Valerie De Groodt: Brecht, jij bent zowel Vlaams parlementslid, als ook schepen van Wingene. Hoe kijk jij op Vlaams vlak naar subsidies?

Brecht Warnez: Vanuit Vlaanderen zijn subsidies voor mij een ideale manier om bepaalde doelstellingen te realiseren, vooral op het vlak van innovatie. Als we als Vlaamse overheid iets willen versnellen bij lokale besturen, dan moeten we daar subsidies voor voorzien. Een mooi voorbeeld vind ik het project “Gemeentehuis van de toekomst”, voorheen “Gemeente zonder gemeentehuis” – een ongelukkige naam, want ik hoop dat er nooit gemeenten zonder gemeentehuis bestaan. Dankzij dat project hebben we digitalisering versneld. In Wingene hebben we bijvoorbeeld 500.000 euro gekregen voor het project Family ProEf.

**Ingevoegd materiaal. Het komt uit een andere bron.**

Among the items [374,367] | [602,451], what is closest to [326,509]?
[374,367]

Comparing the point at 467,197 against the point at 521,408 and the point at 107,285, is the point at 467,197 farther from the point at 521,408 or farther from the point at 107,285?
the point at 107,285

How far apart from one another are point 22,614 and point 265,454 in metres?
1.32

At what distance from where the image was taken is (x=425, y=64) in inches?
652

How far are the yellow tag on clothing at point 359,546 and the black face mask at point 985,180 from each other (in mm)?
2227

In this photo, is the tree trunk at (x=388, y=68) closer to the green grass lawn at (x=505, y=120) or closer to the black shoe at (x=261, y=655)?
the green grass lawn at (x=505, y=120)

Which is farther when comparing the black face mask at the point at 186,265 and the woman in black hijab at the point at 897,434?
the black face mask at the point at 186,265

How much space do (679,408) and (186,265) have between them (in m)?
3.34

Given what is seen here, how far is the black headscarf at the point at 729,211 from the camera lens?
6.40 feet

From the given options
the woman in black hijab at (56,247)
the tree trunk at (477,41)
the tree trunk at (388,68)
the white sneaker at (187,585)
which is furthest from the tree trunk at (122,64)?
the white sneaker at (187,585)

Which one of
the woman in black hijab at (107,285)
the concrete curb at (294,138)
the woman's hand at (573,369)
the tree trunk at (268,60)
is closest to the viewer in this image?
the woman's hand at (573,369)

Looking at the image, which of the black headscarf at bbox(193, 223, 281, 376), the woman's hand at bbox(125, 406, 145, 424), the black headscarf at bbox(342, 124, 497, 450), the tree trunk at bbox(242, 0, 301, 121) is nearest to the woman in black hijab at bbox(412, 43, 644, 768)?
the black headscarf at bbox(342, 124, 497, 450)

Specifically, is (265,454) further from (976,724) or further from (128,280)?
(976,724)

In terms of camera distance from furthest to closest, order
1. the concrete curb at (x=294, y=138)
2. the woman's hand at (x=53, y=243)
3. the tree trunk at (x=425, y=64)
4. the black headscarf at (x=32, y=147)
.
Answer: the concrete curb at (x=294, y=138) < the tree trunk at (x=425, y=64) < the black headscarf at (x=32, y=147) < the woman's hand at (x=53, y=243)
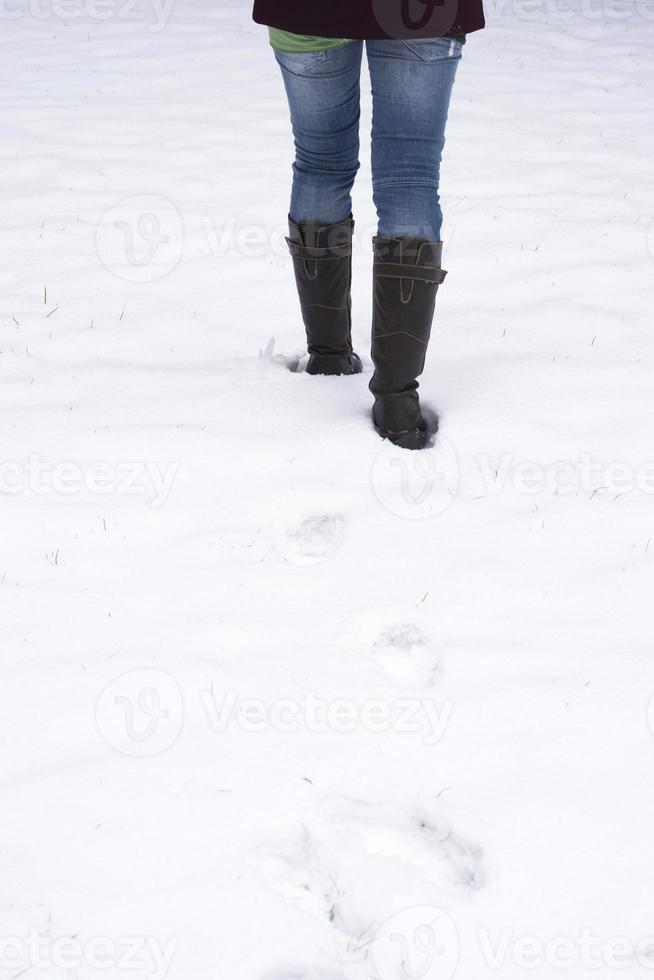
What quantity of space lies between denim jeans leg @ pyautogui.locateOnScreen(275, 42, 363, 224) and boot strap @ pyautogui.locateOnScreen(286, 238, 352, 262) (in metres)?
0.06

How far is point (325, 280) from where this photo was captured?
2.24 m

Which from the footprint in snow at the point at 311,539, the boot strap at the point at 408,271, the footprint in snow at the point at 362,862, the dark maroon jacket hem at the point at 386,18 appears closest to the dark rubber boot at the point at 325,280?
the boot strap at the point at 408,271

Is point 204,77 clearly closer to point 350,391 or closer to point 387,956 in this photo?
point 350,391

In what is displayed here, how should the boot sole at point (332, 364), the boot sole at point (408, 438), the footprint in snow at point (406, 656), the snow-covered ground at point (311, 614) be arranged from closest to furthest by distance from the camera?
the snow-covered ground at point (311, 614), the footprint in snow at point (406, 656), the boot sole at point (408, 438), the boot sole at point (332, 364)

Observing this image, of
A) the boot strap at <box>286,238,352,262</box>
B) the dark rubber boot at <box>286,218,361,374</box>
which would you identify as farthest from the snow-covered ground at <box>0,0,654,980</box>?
the boot strap at <box>286,238,352,262</box>

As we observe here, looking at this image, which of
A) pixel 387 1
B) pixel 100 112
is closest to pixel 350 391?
pixel 387 1

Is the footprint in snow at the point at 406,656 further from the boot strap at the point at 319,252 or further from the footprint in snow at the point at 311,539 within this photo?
the boot strap at the point at 319,252

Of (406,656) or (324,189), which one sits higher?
(324,189)

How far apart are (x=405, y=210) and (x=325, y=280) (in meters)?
0.34

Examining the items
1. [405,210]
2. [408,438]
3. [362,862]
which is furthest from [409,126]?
[362,862]

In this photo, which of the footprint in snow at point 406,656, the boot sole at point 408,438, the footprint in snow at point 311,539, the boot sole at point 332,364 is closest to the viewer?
the footprint in snow at point 406,656

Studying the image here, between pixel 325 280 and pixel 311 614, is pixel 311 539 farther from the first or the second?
pixel 325 280

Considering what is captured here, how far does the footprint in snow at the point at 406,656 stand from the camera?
5.31 feet

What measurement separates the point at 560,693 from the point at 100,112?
403cm
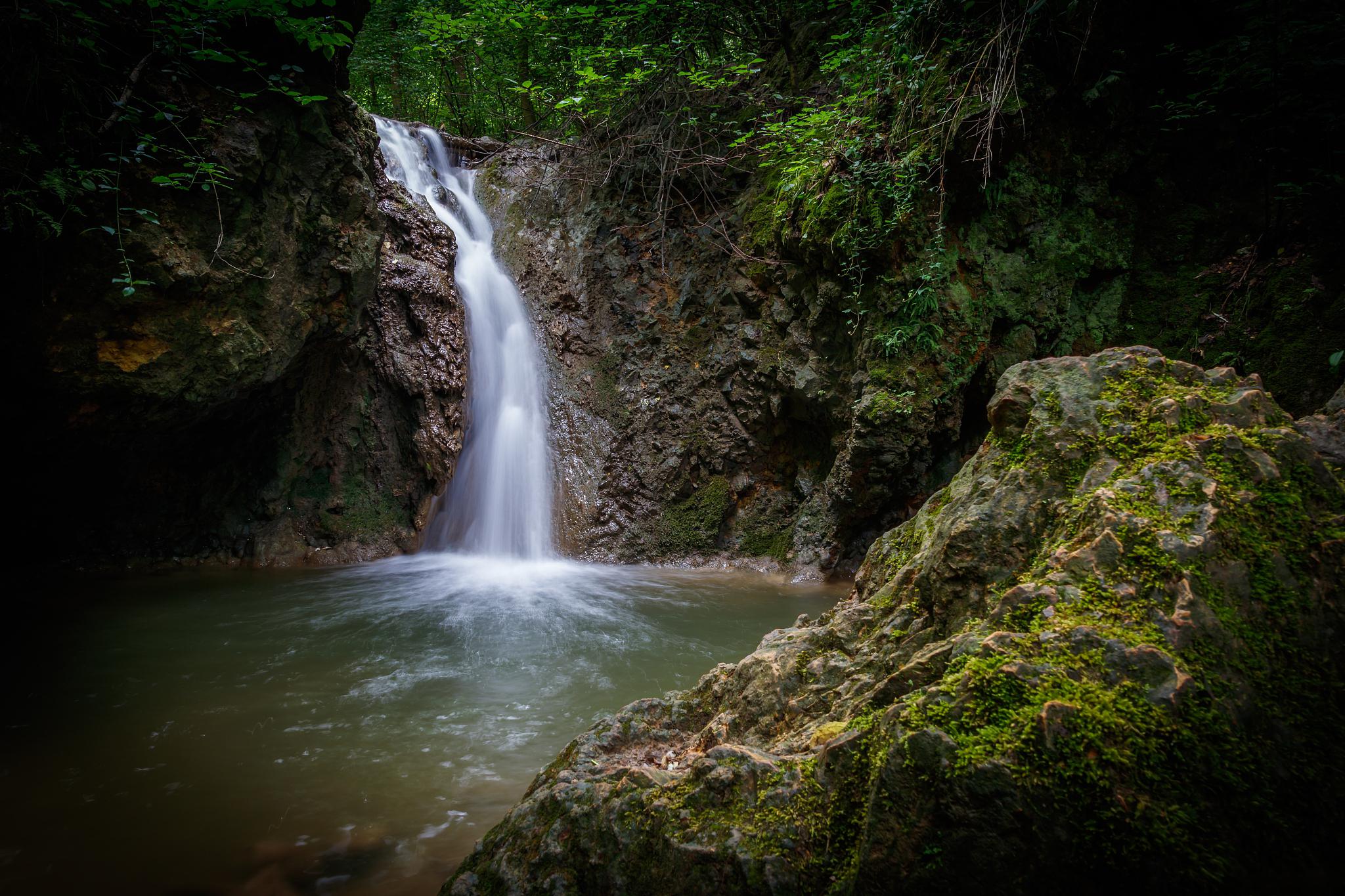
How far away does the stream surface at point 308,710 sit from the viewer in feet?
8.41

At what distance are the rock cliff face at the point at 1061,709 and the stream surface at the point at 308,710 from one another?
111cm

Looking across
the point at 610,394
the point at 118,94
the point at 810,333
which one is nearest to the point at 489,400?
the point at 610,394

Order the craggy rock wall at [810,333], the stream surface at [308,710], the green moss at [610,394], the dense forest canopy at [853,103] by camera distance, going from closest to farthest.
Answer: the stream surface at [308,710]
the dense forest canopy at [853,103]
the craggy rock wall at [810,333]
the green moss at [610,394]

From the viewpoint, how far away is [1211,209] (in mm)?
6012

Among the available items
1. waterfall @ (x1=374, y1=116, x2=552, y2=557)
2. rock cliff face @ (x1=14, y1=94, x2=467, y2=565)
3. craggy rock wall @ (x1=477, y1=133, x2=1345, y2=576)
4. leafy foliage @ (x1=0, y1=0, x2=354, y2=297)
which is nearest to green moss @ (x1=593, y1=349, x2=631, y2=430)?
craggy rock wall @ (x1=477, y1=133, x2=1345, y2=576)

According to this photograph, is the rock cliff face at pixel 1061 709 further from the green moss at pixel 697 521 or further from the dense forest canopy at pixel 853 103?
the green moss at pixel 697 521

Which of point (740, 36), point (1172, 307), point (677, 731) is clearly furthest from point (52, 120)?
point (1172, 307)

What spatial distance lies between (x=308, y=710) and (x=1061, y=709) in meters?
4.15

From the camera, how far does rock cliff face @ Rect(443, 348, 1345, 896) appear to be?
3.74 ft

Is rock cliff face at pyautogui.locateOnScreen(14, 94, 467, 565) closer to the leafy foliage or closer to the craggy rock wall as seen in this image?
the leafy foliage

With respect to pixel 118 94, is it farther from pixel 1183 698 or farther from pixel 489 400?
pixel 1183 698

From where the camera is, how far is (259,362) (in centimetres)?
640

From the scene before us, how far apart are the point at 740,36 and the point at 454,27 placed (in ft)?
13.8

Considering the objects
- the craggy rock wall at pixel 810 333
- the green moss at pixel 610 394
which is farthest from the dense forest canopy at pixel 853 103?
the green moss at pixel 610 394
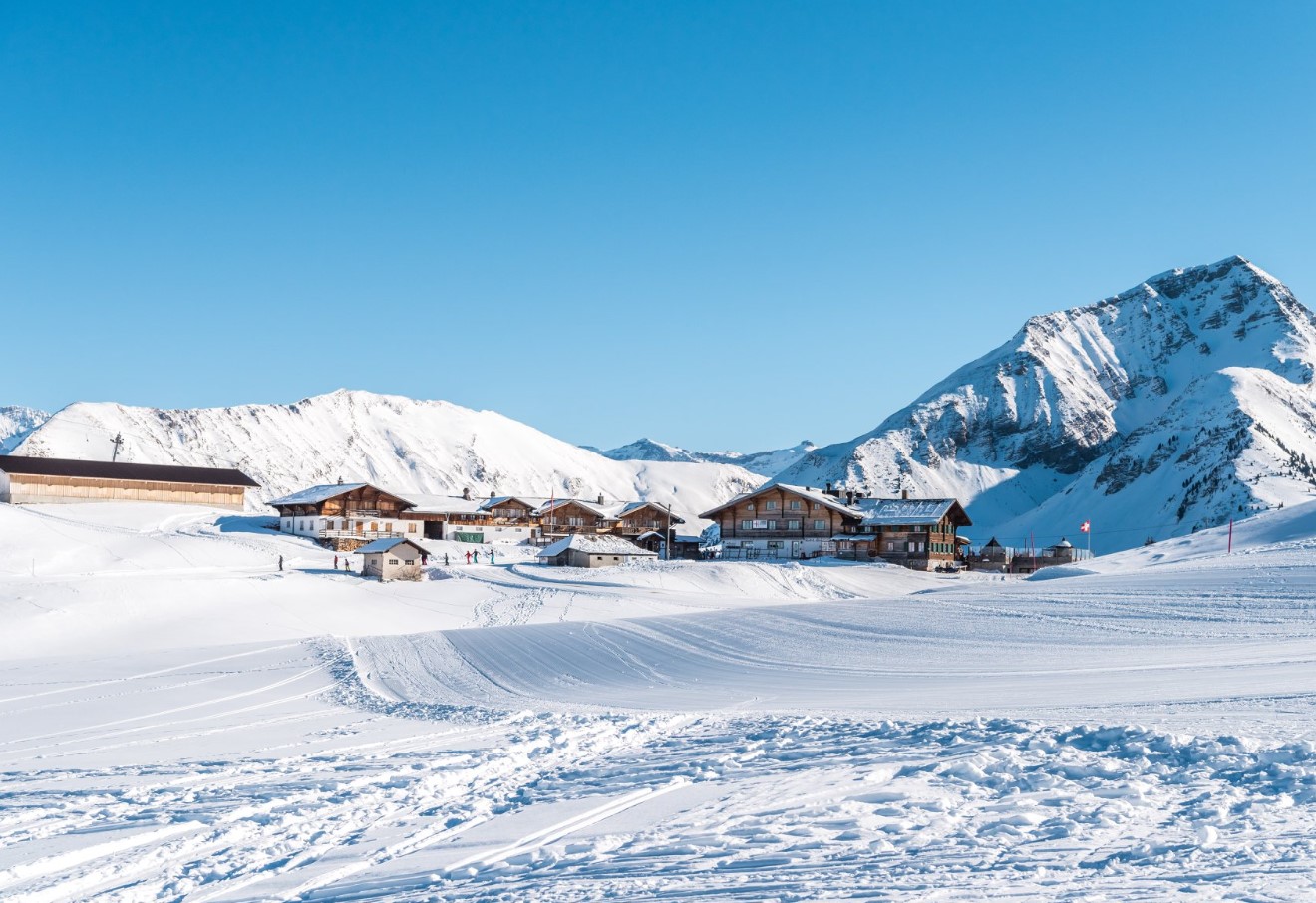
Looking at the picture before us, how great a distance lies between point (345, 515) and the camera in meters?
85.1

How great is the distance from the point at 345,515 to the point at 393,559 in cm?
3179

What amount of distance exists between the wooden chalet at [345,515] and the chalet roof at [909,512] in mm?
38671

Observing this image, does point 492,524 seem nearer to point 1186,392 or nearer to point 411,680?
point 411,680

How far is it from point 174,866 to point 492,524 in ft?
307

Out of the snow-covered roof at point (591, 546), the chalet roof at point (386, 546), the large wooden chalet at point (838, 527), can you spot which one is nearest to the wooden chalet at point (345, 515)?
the snow-covered roof at point (591, 546)

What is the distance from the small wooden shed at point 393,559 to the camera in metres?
55.2

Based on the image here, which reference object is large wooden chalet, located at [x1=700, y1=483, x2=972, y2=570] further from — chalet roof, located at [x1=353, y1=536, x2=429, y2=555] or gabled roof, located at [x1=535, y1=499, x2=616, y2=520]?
chalet roof, located at [x1=353, y1=536, x2=429, y2=555]

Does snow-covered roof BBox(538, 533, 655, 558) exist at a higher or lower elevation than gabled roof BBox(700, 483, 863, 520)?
lower

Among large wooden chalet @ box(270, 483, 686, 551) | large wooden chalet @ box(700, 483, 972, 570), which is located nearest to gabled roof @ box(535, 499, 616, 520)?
large wooden chalet @ box(270, 483, 686, 551)

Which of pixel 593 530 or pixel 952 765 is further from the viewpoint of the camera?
pixel 593 530

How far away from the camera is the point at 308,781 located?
38.2ft

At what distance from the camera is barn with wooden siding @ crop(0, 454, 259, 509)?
263 feet

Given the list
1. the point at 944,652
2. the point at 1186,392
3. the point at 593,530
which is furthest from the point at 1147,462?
the point at 944,652

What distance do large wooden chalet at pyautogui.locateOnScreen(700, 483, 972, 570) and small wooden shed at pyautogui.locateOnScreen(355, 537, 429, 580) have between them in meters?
32.7
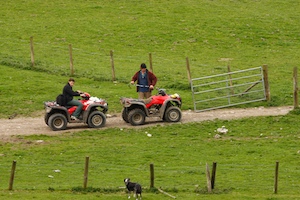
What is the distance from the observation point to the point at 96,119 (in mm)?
33188

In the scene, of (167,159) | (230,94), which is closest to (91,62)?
(230,94)

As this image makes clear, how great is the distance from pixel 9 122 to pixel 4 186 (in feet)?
29.8

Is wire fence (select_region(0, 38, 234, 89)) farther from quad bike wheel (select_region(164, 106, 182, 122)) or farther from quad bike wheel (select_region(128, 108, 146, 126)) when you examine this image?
quad bike wheel (select_region(128, 108, 146, 126))

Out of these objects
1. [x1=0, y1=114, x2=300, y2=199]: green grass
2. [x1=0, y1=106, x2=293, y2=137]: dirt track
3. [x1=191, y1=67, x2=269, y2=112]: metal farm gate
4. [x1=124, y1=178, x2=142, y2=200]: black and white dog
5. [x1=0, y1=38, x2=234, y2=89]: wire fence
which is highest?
[x1=0, y1=38, x2=234, y2=89]: wire fence

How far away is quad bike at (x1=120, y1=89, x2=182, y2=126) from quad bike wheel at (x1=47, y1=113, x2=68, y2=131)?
2.36m

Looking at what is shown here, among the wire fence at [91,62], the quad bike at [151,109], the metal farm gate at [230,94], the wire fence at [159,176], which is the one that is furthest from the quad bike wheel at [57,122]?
the wire fence at [91,62]

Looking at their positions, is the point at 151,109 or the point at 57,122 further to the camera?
the point at 151,109

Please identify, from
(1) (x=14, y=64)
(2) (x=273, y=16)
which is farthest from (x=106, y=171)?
(2) (x=273, y=16)

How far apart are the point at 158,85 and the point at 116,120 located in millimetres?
6063

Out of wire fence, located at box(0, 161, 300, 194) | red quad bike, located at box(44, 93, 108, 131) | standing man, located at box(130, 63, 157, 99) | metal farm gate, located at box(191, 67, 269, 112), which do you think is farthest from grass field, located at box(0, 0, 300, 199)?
standing man, located at box(130, 63, 157, 99)

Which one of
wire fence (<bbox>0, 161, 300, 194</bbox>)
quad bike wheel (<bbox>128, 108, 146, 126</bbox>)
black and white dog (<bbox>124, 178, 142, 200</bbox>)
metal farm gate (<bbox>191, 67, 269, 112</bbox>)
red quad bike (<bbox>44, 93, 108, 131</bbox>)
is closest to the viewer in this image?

Valerie De Groodt: Wat hield dat in?

Brecht Warnez: Zoals in veel gemeenten moest je bij ons een formulier invullen om een geboortepremie aan te vragen, wat absurd is. De gemeente weet immers al dat je kind geboren is, want je geeft dat aan. Wat we niet weten is je sociale toestand of rekeningnummer – gegevens die Vlaanderen wél heeft, via het groeipakket. Data uitwisselen mag niet zomaar, maar koppelen mag wél. Dankzij dit project krijgen kinderen in Wingene nu automatisch een geboortepremie. Het project is intussen uitgerold in meer dan vijftig andere gemeenten, waar kinderen bijvoorbeeld automatisch luiers of gezonde maaltijden op school ontvangen – zonder aanvraag. Voor zulke innovaties zijn subsidies essentieel.

Valerie De Groodt: Vanuit Vlaanderen komen er ongeveer twee miljard euro aan subsidies naar de lokale besturen. Heel interessant om projecten te verwezenlijken. Maar er wordt wel een keer geklaagd over de grote werklast en de rapportage dat daar soms bij komt. Hoe kijk jij daarnaar?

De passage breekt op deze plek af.